# Travel Visa



## EchoTheDrifter (Sep 5, 2016)

I traveled to Salem, MA this past weekend and had a blast. On my way back home, I decided to cut through Canada. I've been to Canada a few times in the past, and always had my passport stamped, whether I came in via a border crossing or an airport.

This time, when I crossed into Canada, the officer scanned my passport, asked me some questions, then seemed to wave me through. It wasn't until I was at a rest area between Montreal and Ottawa that I was flipping through my passport and realized that he didn't give me a visa.

Did he forget?
Did they stop issuing visas?
Did I misinterpret his wave-through and was I in the country illegally?

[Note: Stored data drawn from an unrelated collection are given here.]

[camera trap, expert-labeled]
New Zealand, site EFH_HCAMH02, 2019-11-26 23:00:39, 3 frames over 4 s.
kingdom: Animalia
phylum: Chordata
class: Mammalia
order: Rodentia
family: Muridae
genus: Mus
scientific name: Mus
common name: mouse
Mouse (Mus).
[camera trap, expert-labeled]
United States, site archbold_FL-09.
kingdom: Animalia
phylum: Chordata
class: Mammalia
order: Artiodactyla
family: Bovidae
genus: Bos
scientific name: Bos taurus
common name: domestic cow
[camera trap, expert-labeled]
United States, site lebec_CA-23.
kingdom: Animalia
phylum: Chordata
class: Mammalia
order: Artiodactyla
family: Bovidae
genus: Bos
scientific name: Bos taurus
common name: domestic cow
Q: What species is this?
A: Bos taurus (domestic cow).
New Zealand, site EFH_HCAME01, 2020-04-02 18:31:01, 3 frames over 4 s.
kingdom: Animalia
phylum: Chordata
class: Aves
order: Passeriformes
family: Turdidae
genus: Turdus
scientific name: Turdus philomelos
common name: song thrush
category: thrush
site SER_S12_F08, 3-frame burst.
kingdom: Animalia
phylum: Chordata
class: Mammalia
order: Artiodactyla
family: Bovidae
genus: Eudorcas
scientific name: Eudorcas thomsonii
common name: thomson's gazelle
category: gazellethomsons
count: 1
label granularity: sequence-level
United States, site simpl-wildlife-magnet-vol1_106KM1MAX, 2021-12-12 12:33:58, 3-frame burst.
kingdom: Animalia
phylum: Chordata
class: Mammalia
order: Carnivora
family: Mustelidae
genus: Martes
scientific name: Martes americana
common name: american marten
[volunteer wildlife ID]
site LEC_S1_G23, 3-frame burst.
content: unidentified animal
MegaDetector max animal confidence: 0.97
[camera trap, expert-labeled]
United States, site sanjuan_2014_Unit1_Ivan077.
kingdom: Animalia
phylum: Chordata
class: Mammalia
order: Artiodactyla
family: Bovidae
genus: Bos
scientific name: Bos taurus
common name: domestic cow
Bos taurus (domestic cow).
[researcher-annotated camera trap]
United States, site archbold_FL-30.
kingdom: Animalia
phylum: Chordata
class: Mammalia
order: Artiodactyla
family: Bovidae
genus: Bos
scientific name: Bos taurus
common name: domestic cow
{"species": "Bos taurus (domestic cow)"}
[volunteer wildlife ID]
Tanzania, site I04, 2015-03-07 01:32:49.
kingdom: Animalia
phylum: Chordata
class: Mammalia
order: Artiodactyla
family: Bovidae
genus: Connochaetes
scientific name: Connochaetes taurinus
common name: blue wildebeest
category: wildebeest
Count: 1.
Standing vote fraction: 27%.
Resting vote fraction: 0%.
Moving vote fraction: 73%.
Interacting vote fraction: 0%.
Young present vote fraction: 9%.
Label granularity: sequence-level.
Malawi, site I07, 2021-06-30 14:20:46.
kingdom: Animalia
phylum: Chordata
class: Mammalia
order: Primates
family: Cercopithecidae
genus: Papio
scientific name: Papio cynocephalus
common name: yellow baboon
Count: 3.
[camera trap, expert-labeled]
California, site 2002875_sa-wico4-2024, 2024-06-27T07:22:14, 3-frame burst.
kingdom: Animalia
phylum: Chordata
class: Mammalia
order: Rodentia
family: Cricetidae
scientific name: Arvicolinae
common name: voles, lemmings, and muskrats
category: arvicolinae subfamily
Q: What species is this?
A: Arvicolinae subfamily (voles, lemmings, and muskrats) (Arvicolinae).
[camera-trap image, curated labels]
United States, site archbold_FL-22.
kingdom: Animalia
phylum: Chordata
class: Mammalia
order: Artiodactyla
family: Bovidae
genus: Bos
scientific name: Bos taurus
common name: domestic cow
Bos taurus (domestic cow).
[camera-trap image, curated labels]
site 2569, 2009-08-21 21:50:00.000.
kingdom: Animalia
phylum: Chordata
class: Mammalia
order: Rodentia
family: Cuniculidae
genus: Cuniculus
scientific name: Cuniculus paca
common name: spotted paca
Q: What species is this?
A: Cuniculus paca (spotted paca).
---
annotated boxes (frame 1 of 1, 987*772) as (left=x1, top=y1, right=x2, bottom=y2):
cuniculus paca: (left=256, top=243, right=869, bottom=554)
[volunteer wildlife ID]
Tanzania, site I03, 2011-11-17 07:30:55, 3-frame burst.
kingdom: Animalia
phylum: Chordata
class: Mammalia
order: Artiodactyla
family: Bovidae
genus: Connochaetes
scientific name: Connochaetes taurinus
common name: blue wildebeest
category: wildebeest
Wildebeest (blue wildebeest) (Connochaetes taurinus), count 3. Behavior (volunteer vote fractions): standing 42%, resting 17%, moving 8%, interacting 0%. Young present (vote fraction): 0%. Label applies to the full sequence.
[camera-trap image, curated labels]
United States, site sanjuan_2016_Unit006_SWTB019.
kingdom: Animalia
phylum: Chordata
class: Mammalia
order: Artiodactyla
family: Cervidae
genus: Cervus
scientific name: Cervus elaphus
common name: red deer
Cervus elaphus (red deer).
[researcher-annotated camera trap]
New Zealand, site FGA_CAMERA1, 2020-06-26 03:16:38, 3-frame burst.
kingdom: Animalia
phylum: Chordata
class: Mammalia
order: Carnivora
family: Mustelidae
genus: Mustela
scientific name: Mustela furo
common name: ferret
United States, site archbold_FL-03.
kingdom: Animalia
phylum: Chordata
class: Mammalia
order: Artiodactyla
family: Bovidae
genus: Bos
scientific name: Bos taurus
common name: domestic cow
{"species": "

Even if they changed policies, it kinda sucks because it's one less stamp in my admittedly pretty barren passport. Also, what if I had been pulled over by a cop for speeding? But more importantly, I don't want to try to cross into Canada at some future date and find out that I somehow got in trouble for not having a visa this time around. I like Canada, and if I can ever figure out a way to do so legally, I might emigrate there some day. Since I'm not sure why I didn't get a stamp, I'm feeling a little paranoid that this might come back and bite me in the ass some day.


----------



## Kim Chee (Sep 5, 2016)

Moved from 'general gear discussion' to 'general banter'.


----------